### The task
Two lines mark the range in the entries below: the one holding "Leave-one-out cross-validation consistently" and the one holding "Researchers examined 52". Set down those two and all lines between them, exactly.

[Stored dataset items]

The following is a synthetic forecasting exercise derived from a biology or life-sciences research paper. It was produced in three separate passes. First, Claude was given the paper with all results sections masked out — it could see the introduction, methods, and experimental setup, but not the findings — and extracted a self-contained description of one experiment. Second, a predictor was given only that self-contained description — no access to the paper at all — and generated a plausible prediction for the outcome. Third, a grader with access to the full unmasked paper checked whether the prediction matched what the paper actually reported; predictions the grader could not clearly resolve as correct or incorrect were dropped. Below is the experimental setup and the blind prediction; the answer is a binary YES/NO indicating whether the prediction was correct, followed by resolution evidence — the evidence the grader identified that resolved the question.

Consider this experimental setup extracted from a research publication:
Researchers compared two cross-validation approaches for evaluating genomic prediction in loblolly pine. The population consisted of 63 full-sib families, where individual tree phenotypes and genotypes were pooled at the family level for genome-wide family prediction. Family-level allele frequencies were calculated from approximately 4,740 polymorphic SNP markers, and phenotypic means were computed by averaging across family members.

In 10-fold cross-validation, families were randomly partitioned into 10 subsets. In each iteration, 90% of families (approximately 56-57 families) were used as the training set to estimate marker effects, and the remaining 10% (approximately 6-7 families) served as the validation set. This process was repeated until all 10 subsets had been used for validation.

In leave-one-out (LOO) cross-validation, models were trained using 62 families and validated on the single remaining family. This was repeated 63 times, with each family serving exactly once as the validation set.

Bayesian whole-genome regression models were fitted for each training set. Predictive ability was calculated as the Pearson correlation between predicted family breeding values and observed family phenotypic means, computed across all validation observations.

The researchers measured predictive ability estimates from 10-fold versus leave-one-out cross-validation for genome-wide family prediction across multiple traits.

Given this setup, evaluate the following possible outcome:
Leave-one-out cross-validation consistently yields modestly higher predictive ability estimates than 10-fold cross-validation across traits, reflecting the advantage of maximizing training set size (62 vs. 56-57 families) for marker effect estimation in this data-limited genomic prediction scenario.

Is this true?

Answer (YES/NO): NO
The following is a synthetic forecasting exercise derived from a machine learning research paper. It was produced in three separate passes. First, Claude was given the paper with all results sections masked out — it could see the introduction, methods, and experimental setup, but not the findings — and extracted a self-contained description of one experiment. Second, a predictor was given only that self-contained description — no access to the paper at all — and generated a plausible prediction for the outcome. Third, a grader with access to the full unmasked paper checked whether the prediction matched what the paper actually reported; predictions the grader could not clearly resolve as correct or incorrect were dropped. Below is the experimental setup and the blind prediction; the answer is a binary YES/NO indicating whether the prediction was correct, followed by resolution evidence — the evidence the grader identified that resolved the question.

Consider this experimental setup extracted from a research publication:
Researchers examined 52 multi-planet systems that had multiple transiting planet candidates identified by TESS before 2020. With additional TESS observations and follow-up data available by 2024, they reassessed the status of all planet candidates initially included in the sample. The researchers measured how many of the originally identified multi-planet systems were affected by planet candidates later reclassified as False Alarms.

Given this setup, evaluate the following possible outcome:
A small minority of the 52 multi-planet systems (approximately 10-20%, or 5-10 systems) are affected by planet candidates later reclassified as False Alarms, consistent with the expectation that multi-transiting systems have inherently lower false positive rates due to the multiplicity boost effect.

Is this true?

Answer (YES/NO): NO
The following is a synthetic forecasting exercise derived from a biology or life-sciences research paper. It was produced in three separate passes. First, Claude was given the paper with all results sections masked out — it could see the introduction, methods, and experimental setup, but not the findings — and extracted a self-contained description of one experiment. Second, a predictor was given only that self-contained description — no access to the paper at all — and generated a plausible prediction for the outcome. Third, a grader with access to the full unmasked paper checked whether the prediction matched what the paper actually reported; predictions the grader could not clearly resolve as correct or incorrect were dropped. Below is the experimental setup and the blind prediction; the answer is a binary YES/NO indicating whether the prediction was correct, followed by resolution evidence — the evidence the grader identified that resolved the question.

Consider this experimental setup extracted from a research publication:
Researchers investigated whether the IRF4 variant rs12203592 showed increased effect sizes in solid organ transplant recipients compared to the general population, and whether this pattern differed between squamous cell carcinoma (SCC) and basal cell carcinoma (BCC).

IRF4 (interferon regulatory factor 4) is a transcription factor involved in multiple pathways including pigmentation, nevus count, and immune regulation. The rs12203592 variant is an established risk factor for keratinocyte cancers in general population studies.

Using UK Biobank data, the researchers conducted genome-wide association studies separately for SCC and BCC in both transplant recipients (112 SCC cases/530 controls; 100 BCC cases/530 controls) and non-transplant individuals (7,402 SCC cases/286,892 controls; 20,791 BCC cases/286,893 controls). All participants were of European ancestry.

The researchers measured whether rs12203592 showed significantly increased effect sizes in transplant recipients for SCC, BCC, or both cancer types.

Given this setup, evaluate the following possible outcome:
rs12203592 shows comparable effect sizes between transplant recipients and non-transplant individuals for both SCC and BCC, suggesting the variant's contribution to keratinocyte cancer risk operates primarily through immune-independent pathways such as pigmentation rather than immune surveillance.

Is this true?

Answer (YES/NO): NO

### Expected answer
Leave-one-out cross-validation consistently yields modestly higher predictive ability estimates than 10-fold cross-validation across traits, reflecting the advantage of maximizing training set size (62 vs. 56-57 families) for marker effect estimation in this data-limited genomic prediction scenario.

Is this true?

Answer (YES/NO): NO
The following is a synthetic forecasting exercise derived from a machine learning research paper. It was produced in three separate passes. First, Claude was given the paper with all results sections masked out — it could see the introduction, methods, and experimental setup, but not the findings — and extracted a self-contained description of one experiment. Second, a predictor was given only that self-contained description — no access to the paper at all — and generated a plausible prediction for the outcome. Third, a grader with access to the full unmasked paper checked whether the prediction matched what the paper actually reported; predictions the grader could not clearly resolve as correct or incorrect were dropped. Below is the experimental setup and the blind prediction; the answer is a binary YES/NO indicating whether the prediction was correct, followed by resolution evidence — the evidence the grader identified that resolved the question.

Consider this experimental setup extracted from a research publication:
Researchers examined 52 multi-planet systems that had multiple transiting planet candidates identified by TESS before 2020. With additional TESS observations and follow-up data available by 2024, they reassessed the status of all planet candidates initially included in the sample. The researchers measured how many of the originally identified multi-planet systems were affected by planet candidates later reclassified as False Alarms.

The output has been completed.